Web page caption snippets
◆ ◆ ◆ ◆ ◆

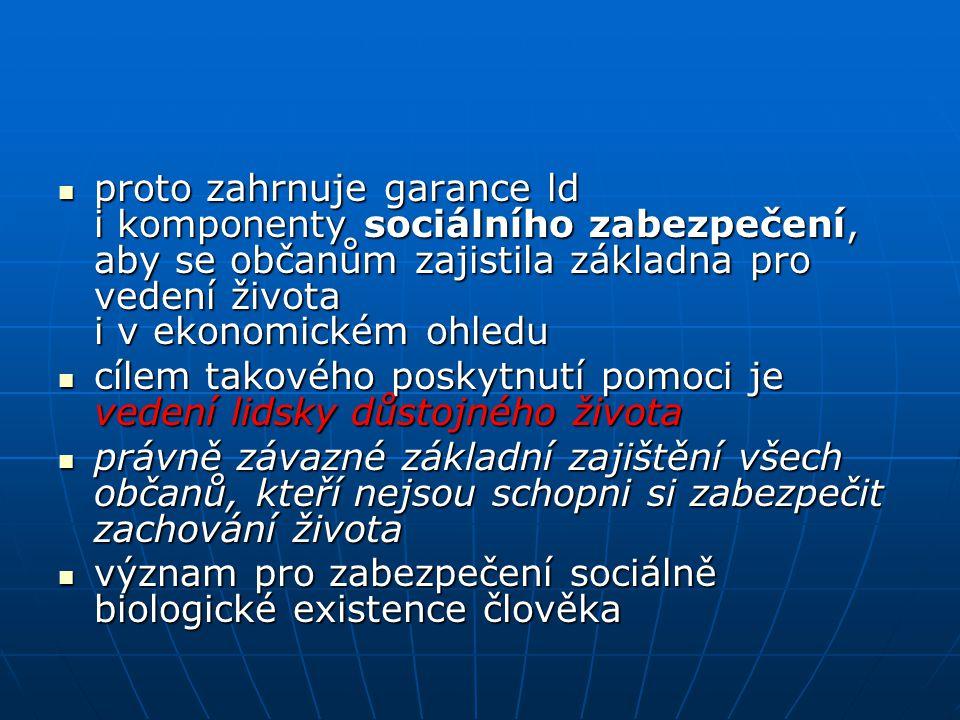 proto zahrnuje garance ld i komponenty sociálního zabezpečení, aby se občanům zajistila základna pro vedení života i v ekonomickém ohledu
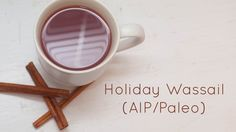 Slow Cooker Holiday Wassail (AIP/Paleo)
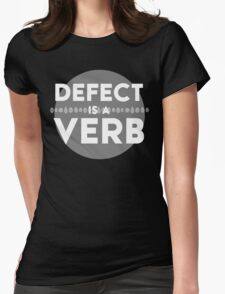 Defect Is a Verb Womens Fitted T-Shirt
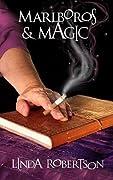 Marlboros and Magic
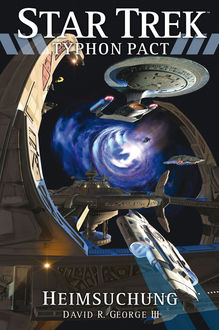 Star Trek – Typhon Pact 5: Heimsuchung, David R. George III
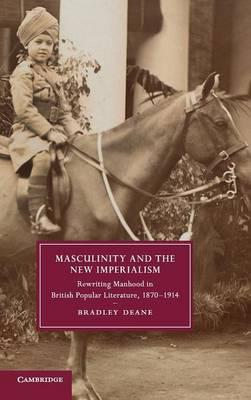 Masculinity and the New Imperialism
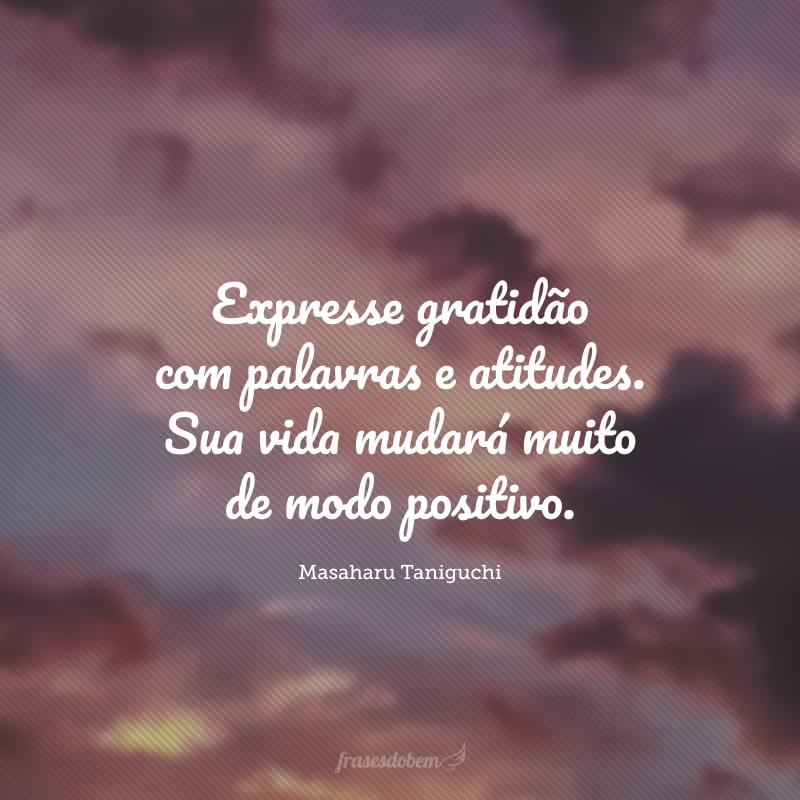 Expresse gratidão com palavras e atitudes. Sua vida mudará muito de modo positivo.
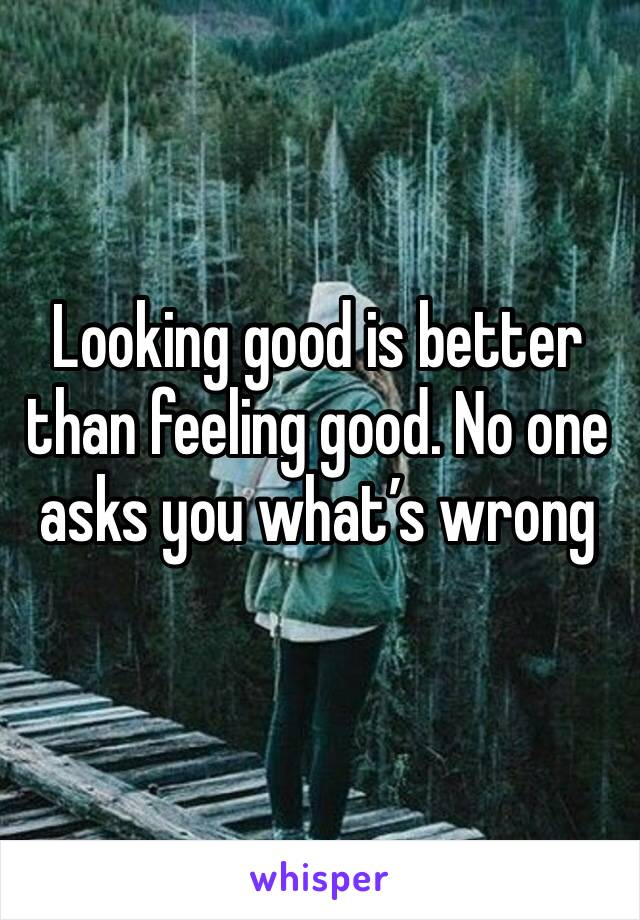 Looking good is better than feeling good. No one asks you what's wrong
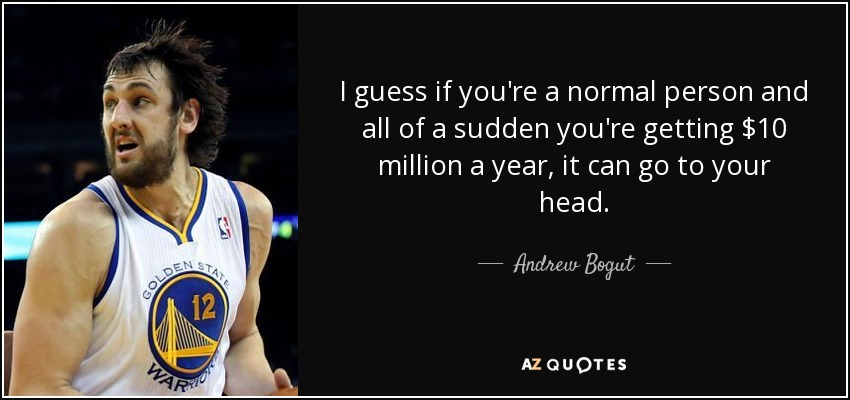 I guess if you're a normal person and all of a sudden you're getting $10 million a year, it can go to your head. - Andrew Bogut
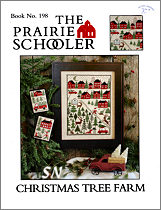 #198 Christmas Tree Farm from  Prairie Schooler -- click to see more
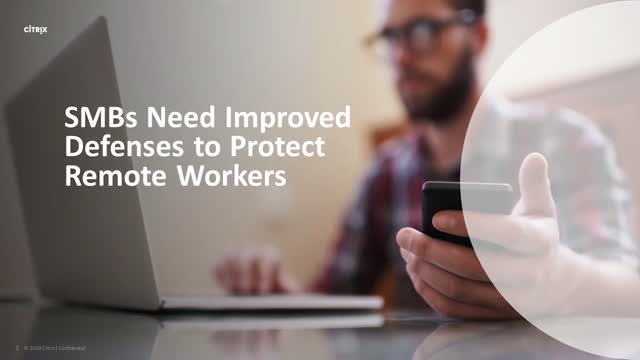 SMBs Need Improved Defenses to Protect Remote Workers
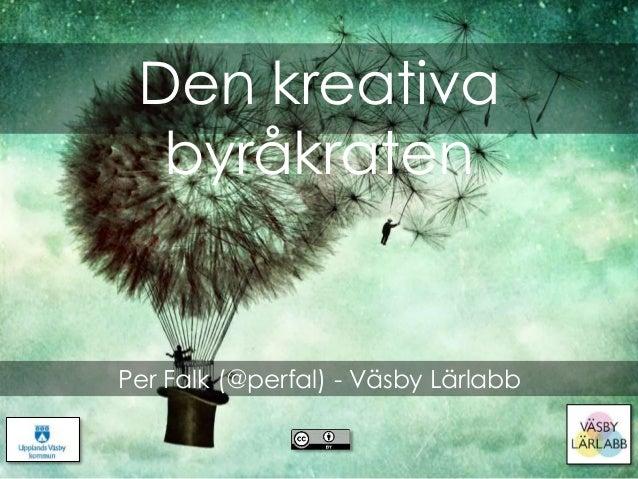 Den kreativa byråkraten Per Falk (@perfal) - Väsby Lärlabb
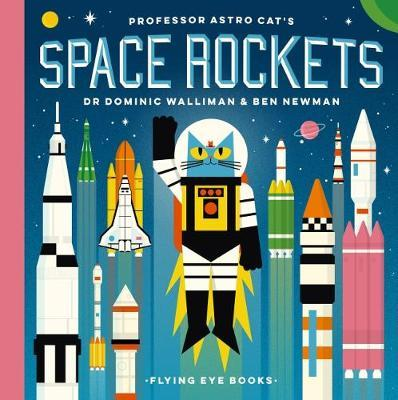 Professor Astro Cat's Space Rockets - Dominic Walliman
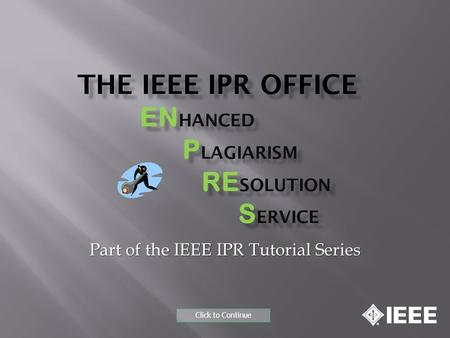 THE IEEE IPR OFFICE EN HANCED P LAGIARISM RE SOLUTION S ERVICE Part of the IEEE IPR Tutorial Series Click to Continue.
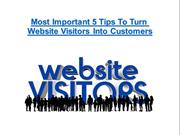 Most Important 5 Tips To Turn Website Visitors Into Customers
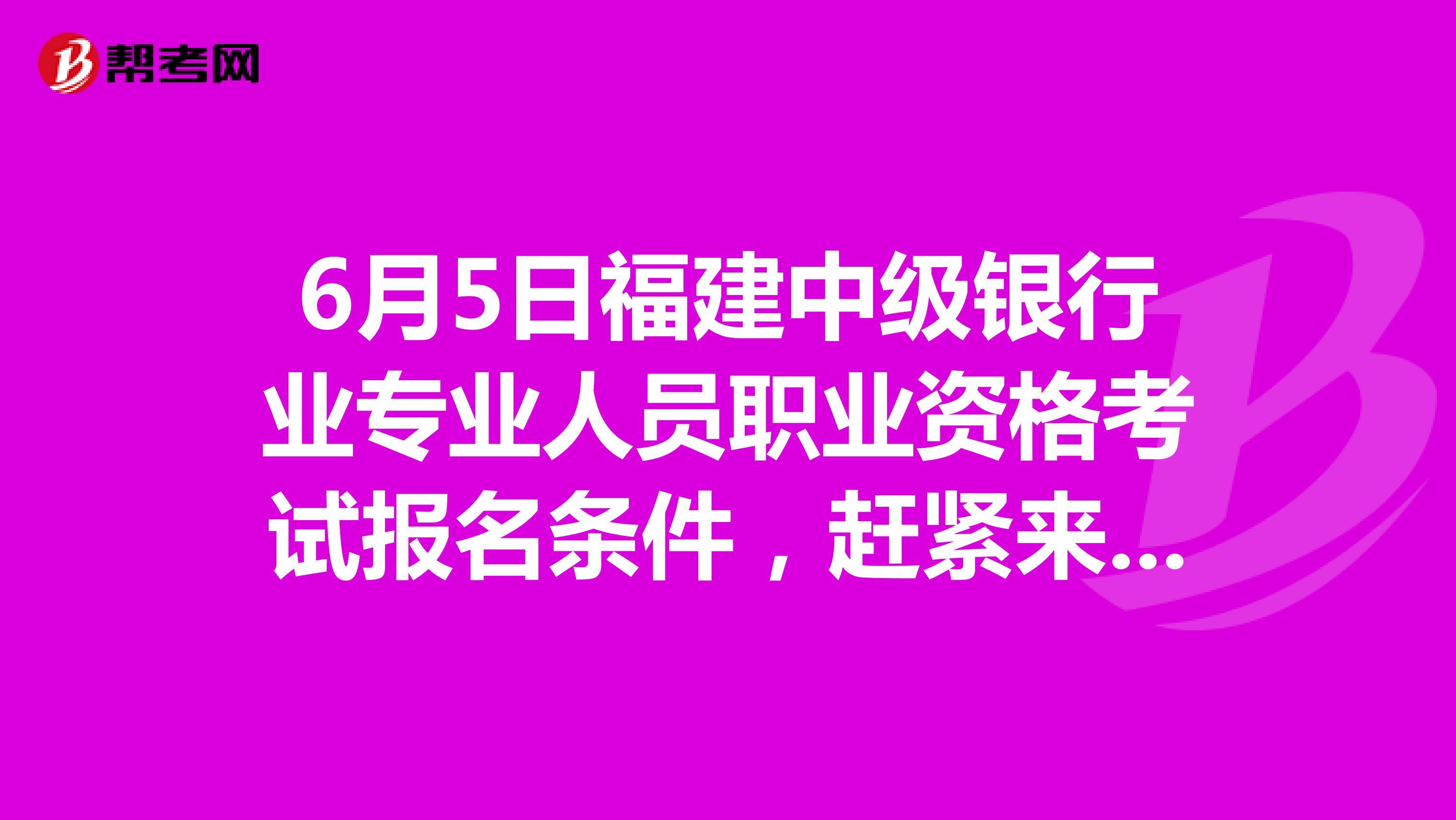 6月5日福建中級銀行業專業人員職業資格考試報名條件,趕緊來看!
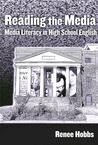 Reading the Media: Media Literacy in High School English
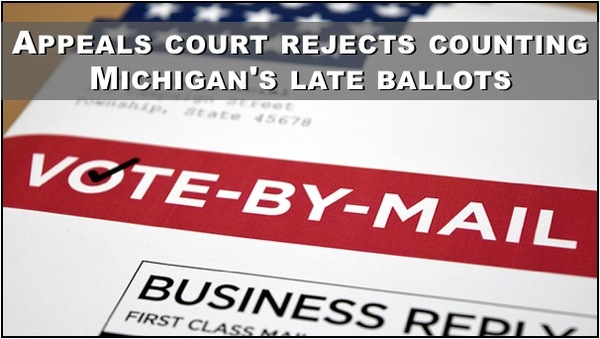 Michigan Court Rules  Ballots Must be in On Election Day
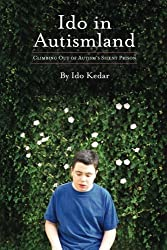 Ido in Autismland: Climbing Out of Autism's Silent Prison by Ido Kedar (2012-10-25)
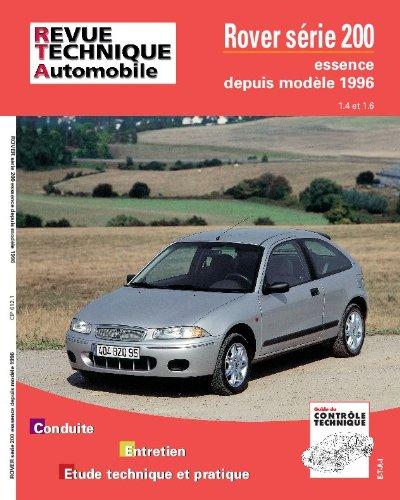 Revue technique automobile Rover série 200 depuis modèle 96, moteurs essence 1.4 et 1.6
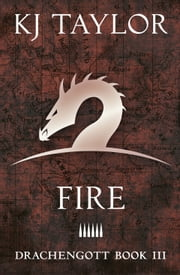 Drachengott: Fire ebook by K J Taylor
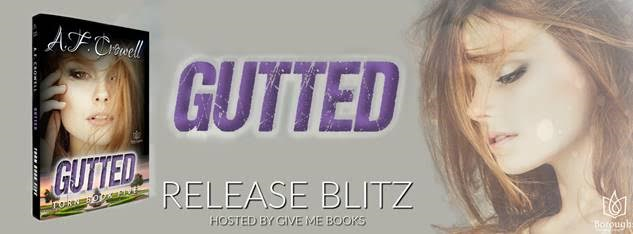 RELEASE BLITZ- Gutted by A.F. Crowell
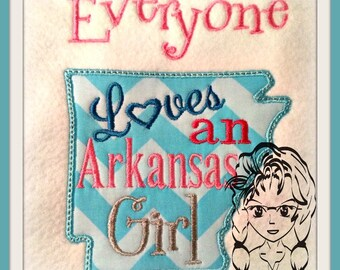 ARKANSAS State Applique, Everyone loves an Arkansas Girl ~ Downloadable DiGiTaL Machine Embroidery Design by Carrie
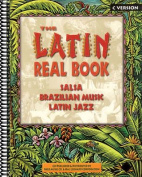 The Latin Real Book (C Version)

◆ ◆ ◆ ◆ ◆

Work instruction
Of the lines above, copy only those from the one holding "6月5日福建中級銀行業專業人員職業資格考試報名條件,趕緊來看!" to the one holding "RELEASE BLITZ- Gutted by A.F. Crowell", both included, and exclude every image.

Completed exercise
 6月5日福建中級銀行業專業人員職業資格考試報名條件,趕緊來看!
 Reading the Media: Media Literacy in High School English
 Michigan Court Rules  Ballots Must be in On Election Day
 Ido in Autismland: Climbing Out of Autism's Silent Prison by Ido Kedar (2012-10-25)
 Revue technique automobile Rover série 200 depuis modèle 96, moteurs essence 1.4 et 1.6
 Drachengott: Fire ebook by K J Taylor
 RELEASE BLITZ- Gutted by A.F. Crowell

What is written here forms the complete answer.